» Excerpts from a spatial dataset
>> Start
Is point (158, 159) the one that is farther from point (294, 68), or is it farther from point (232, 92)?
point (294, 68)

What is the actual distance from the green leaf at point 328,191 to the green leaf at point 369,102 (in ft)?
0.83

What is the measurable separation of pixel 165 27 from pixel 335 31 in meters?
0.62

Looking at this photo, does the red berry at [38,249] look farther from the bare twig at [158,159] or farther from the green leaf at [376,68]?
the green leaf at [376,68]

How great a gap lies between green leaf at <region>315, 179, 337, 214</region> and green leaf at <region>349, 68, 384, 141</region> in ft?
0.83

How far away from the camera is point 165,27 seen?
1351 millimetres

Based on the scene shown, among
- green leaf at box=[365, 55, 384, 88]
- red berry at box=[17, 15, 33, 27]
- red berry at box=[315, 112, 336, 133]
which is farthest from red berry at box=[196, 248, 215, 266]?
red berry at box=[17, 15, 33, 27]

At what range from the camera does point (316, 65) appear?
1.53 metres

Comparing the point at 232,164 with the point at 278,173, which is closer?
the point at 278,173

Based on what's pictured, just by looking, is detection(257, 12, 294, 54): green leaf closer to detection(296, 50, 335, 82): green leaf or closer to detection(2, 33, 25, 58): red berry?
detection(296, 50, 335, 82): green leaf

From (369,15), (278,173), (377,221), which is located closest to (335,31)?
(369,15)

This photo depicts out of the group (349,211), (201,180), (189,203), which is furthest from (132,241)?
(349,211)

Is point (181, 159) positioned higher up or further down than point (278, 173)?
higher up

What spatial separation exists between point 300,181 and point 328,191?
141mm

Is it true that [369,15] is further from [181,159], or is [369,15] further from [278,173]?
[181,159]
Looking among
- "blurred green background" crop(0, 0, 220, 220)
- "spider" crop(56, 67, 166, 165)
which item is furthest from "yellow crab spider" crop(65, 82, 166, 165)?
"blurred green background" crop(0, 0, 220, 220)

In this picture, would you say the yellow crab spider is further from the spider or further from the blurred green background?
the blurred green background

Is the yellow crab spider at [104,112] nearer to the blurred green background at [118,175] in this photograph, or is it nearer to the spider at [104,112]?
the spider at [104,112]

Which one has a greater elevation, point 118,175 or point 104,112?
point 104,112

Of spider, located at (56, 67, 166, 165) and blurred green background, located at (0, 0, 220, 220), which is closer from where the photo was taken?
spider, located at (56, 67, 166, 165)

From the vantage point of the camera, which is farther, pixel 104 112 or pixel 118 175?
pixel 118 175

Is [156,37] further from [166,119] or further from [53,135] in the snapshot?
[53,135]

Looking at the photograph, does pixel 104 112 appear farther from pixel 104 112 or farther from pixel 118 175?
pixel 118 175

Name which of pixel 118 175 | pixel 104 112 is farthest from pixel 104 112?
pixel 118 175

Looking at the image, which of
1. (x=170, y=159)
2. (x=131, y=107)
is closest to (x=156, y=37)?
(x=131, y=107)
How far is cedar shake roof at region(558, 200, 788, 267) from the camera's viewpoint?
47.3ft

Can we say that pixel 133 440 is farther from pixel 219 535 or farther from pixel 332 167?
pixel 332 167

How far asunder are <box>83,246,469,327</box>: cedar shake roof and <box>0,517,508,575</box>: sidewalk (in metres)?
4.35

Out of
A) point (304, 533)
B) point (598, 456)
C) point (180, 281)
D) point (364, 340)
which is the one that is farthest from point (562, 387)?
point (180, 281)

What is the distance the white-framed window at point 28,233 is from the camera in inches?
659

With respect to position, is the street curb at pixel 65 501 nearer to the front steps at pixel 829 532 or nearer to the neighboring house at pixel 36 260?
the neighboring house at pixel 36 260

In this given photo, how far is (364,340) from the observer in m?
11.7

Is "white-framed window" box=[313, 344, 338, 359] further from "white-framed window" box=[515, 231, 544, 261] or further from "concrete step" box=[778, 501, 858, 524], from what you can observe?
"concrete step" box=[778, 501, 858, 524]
>> End
» Challenge
Change "bare twig" to "dry twig" everywhere it occurs in the records above, and reproduce the records with nothing else altered.

» Task response
Is point (158, 159) the one that is farther from point (294, 68), or is it farther from point (232, 92)?
point (294, 68)

What is the actual distance from the green leaf at point 328,191 to the green leaf at point 369,102 (in ft)?
0.83

What is the measurable separation of pixel 165 27 from pixel 335 31 in meters?
0.62

Looking at this photo, does the red berry at [38,249] look farther from the dry twig at [158,159] or farther from the green leaf at [376,68]?
the green leaf at [376,68]

How great a gap lies between green leaf at <region>315, 179, 337, 214</region> and green leaf at <region>349, 68, 384, 141</region> in ft?
0.83

How far away from the camera is point 165,27 seen?
1351 millimetres

Based on the scene shown, among
- green leaf at box=[365, 55, 384, 88]
- red berry at box=[17, 15, 33, 27]
- red berry at box=[315, 112, 336, 133]
which is farthest from red berry at box=[196, 248, 215, 266]?
red berry at box=[17, 15, 33, 27]

At what range from the camera does point (316, 65) appear?
1.53 metres

Comparing the point at 232,164 with the point at 278,173, which is closer?
the point at 278,173

Based on what's pictured, just by looking, is detection(257, 12, 294, 54): green leaf closer to detection(296, 50, 335, 82): green leaf or closer to detection(2, 33, 25, 58): red berry?
detection(296, 50, 335, 82): green leaf

From (369,15), (278,173), (377,221), which is located closest to (335,31)?
(369,15)

This photo depicts out of the group (349,211), (201,180), (189,203), which is furthest from (132,241)?
(349,211)

Is point (181, 159) positioned higher up or further down than point (278, 173)?
higher up

What spatial separation exists between point 300,181 and point 328,191?
141mm

Is it true that [369,15] is further from [181,159], or is [369,15] further from [278,173]?
[181,159]
Looking among
- "blurred green background" crop(0, 0, 220, 220)
- "spider" crop(56, 67, 166, 165)
which item is furthest from "yellow crab spider" crop(65, 82, 166, 165)?
"blurred green background" crop(0, 0, 220, 220)

In this picture, would you say the yellow crab spider is further from the spider or further from the blurred green background?
the blurred green background

Is the yellow crab spider at [104,112] nearer to the blurred green background at [118,175] in this photograph, or is it nearer to the spider at [104,112]?
the spider at [104,112]

Which one has a greater elevation, point 118,175 or point 104,112?
point 104,112

Of spider, located at (56, 67, 166, 165) and blurred green background, located at (0, 0, 220, 220), which is closer from where the photo was taken?
spider, located at (56, 67, 166, 165)

From the vantage point of the camera, which is farther, pixel 104 112 or pixel 118 175?
pixel 118 175

Is [156,37] further from [166,119] or further from [53,135] in the snapshot?
[53,135]

Looking at the photograph, does pixel 104 112 appear farther from pixel 104 112 or farther from pixel 118 175?
pixel 118 175

Name which of pixel 118 175 | pixel 104 112 is farthest from pixel 104 112?
pixel 118 175

Looking at the image, which of
1. (x=170, y=159)
2. (x=131, y=107)
is closest to (x=156, y=37)?
(x=131, y=107)
How far is cedar shake roof at region(558, 200, 788, 267) from the camera's viewpoint?
47.3ft

Can we say that pixel 133 440 is farther from pixel 219 535 or farther from pixel 332 167?
pixel 332 167

How far asunder are <box>83,246,469,327</box>: cedar shake roof and <box>0,517,508,575</box>: sidewalk (in metres)?
4.35

Out of
A) point (304, 533)
B) point (598, 456)
C) point (180, 281)
D) point (364, 340)
which is the one that is farthest from point (562, 387)?
point (180, 281)

What is the distance the white-framed window at point 28,233 is from the camera in inches?
659

With respect to position, is the street curb at pixel 65 501 nearer to the front steps at pixel 829 532 or nearer to the neighboring house at pixel 36 260?
the neighboring house at pixel 36 260

In this given photo, how far is (364,340) from the observer in m?
11.7

Is "white-framed window" box=[313, 344, 338, 359] further from "white-framed window" box=[515, 231, 544, 261] or further from "concrete step" box=[778, 501, 858, 524], from what you can observe?
"concrete step" box=[778, 501, 858, 524]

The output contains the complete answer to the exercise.